Exercise ->
Pictures must be left out. Print the lines from the beginning of the material through the line holding "Unites Arab Emirates", exactly and nothing else.

Given information ->
• • • • •
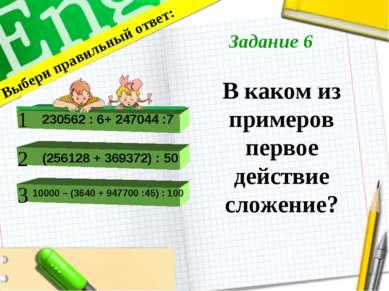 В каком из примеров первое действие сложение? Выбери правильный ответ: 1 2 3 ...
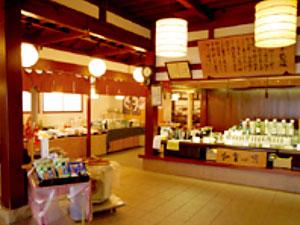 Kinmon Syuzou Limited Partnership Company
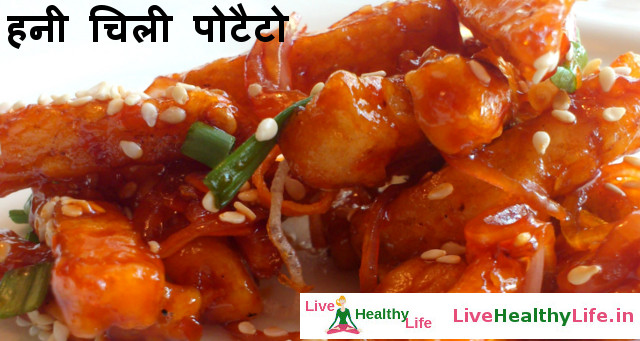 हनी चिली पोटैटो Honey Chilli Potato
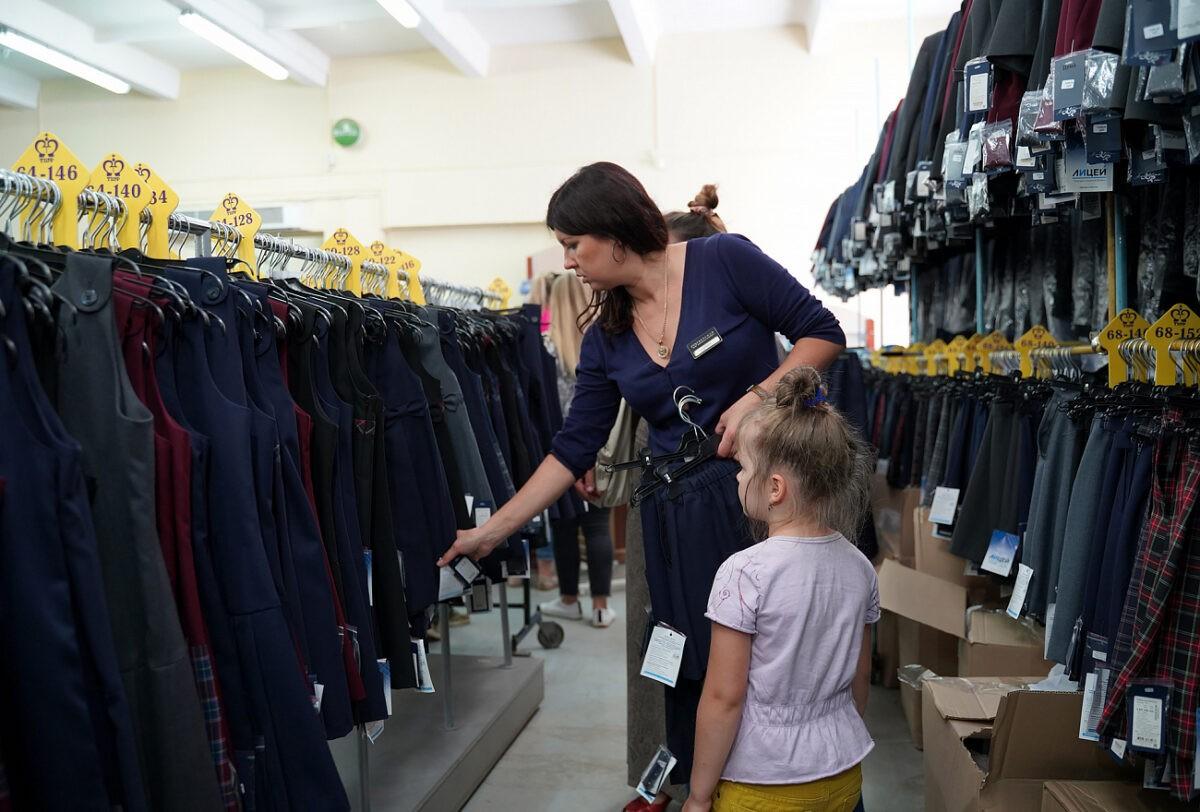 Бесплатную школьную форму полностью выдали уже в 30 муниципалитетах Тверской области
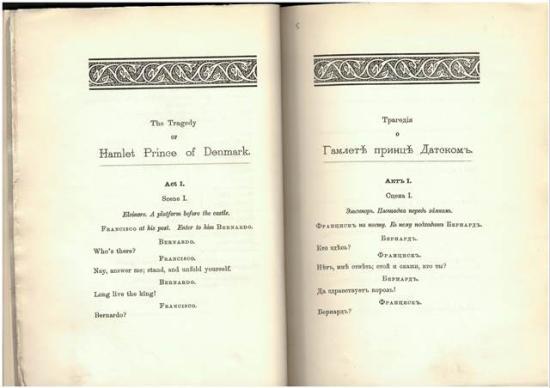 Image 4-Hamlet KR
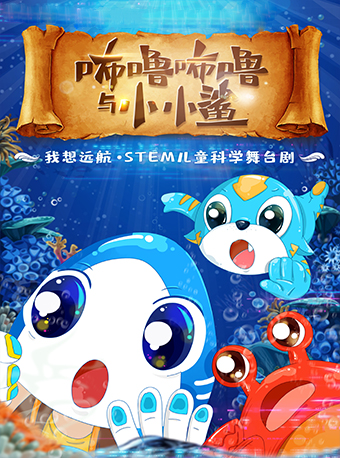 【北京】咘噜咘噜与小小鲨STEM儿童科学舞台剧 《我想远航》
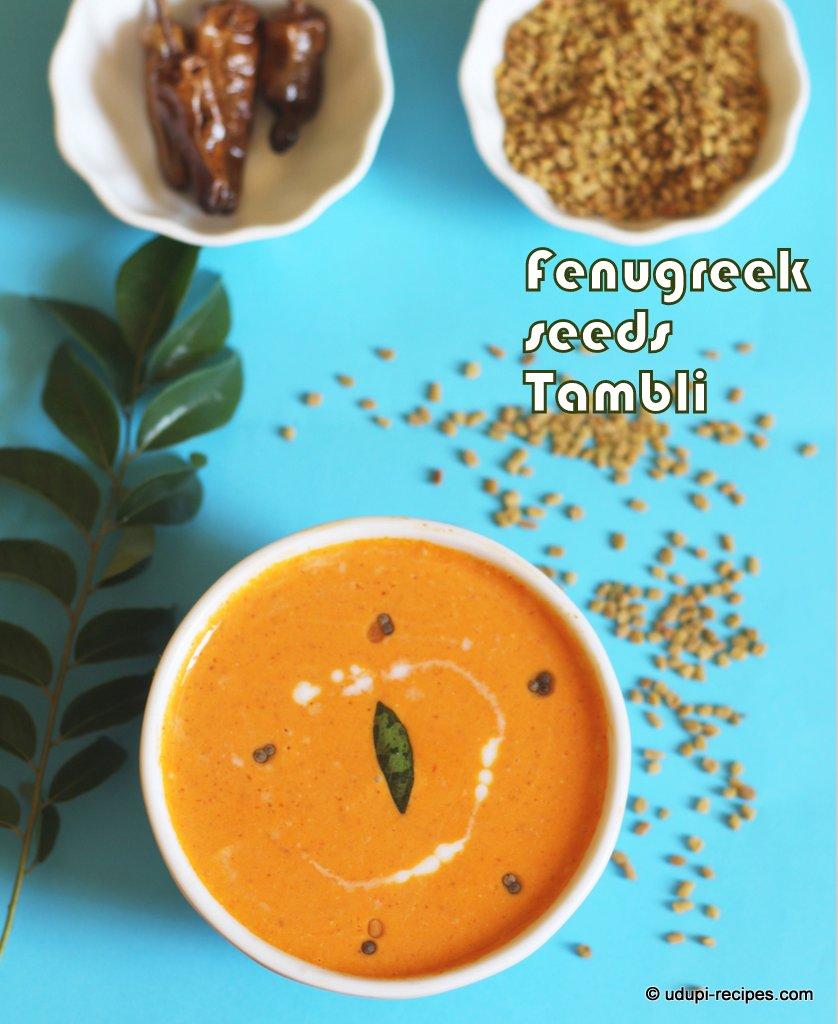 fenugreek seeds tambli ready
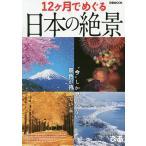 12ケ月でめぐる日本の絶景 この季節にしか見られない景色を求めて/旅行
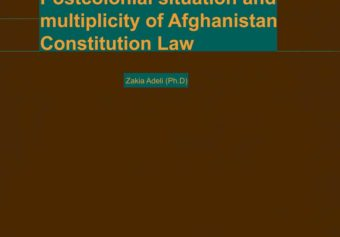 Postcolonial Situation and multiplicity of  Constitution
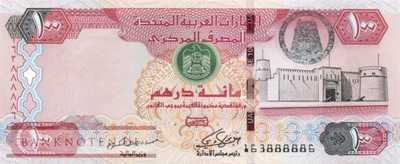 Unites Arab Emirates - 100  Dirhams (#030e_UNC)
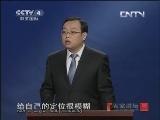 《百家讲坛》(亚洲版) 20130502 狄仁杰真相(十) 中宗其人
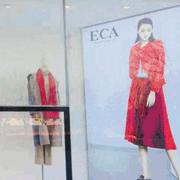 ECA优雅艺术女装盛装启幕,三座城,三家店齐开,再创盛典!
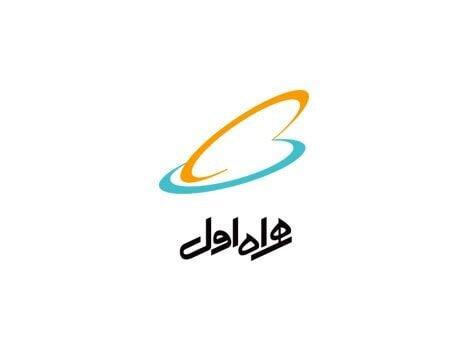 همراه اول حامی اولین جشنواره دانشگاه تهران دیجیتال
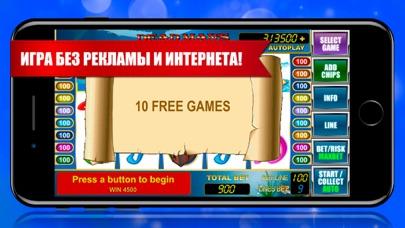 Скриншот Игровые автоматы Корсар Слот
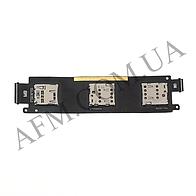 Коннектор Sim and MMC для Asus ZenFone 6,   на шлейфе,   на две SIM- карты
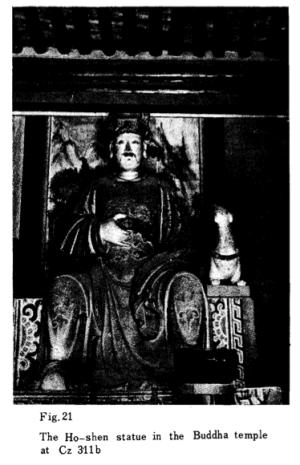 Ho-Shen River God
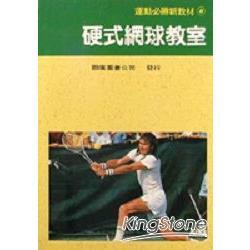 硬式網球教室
• • • • •
Solution to this problem ->
 В каком из примеров первое действие сложение? Выбери правильный ответ: 1 2 3 ...
 Kinmon Syuzou Limited Partnership Company
 हनी चिली पोटैटो Honey Chilli Potato
 Бесплатную школьную форму полностью выдали уже в 30 муниципалитетах Тверской области
 Image 4-Hamlet KR
 【北京】咘噜咘噜与小小鲨STEM儿童科学舞台剧 《我想远航》
 fenugreek seeds tambli ready
 12ケ月でめぐる日本の絶景 この季節にしか見られない景色を求めて/旅行
 Postcolonial Situation and multiplicity of  Constitution
 Unites Arab Emirates - 100  Dirhams (#030e_UNC)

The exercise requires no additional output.